Document passage —
▶
[Bioperl-l] Cannot read in alignment data with Bio::AlignIO

Chris Fields cjfields at illinois.edu
Tue Feb 10 15:27:23 UTC 2009


On Feb 10, 2009, at 8:40 AM, manni122 wrote:

>
> Hi,
> I am trying to read in a file with multiple pairwise alignments.  
> Some IDs
> appear frequently. So if I am using this code below I get the error  
> message:
> --- MSG: Replacing one sequence xxx ---
> Is there a way to read the data even with those similar names?
> Regards, manni122. [...]

The NSE (Name.version/start-end) is used to distinguish the sequences  
from one another, so if each sequence has one or more unique accession/ 
version/start/end there should be no replacement (and no warning).
◀
Supplied information —
▶
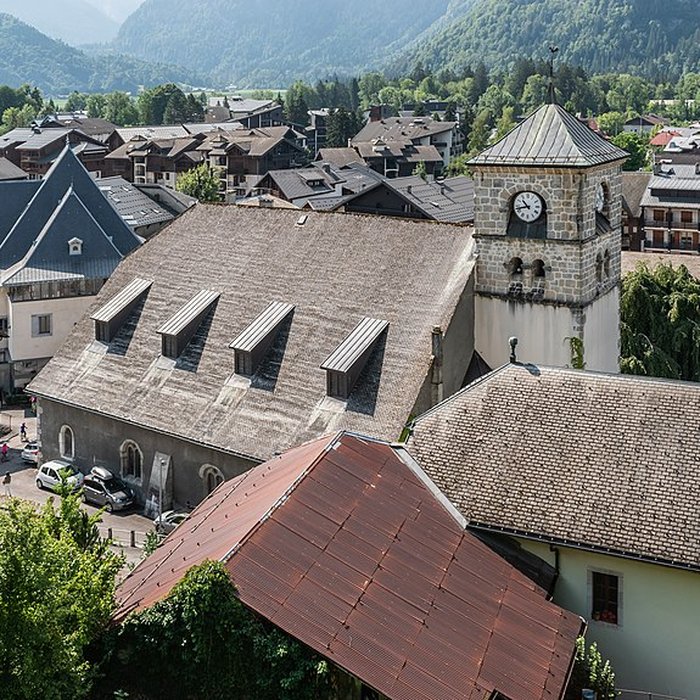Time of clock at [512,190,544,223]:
◀
Description of the task — Continue the mailing-list reply about reading alignments with Bio::AlignIO from its last sentence.

Answer —
If you think about it that's a feature.  Any single sequence that  
appears in an alignment more than once is either (1) matching multiple  
regions (i.e. repeats, motifs, etc) so the location varies, or (2) the  
sequence was modified so the version changes (the last one is fairly  
new).  Beyond that one has to question the logic of including multiple  
copies of exactly the same sequence record in a multiple alignment, so  
unless additional information distinguishing the potential duplicates  
is provided we assume unintentional (and erroneous) duplication and  
punt.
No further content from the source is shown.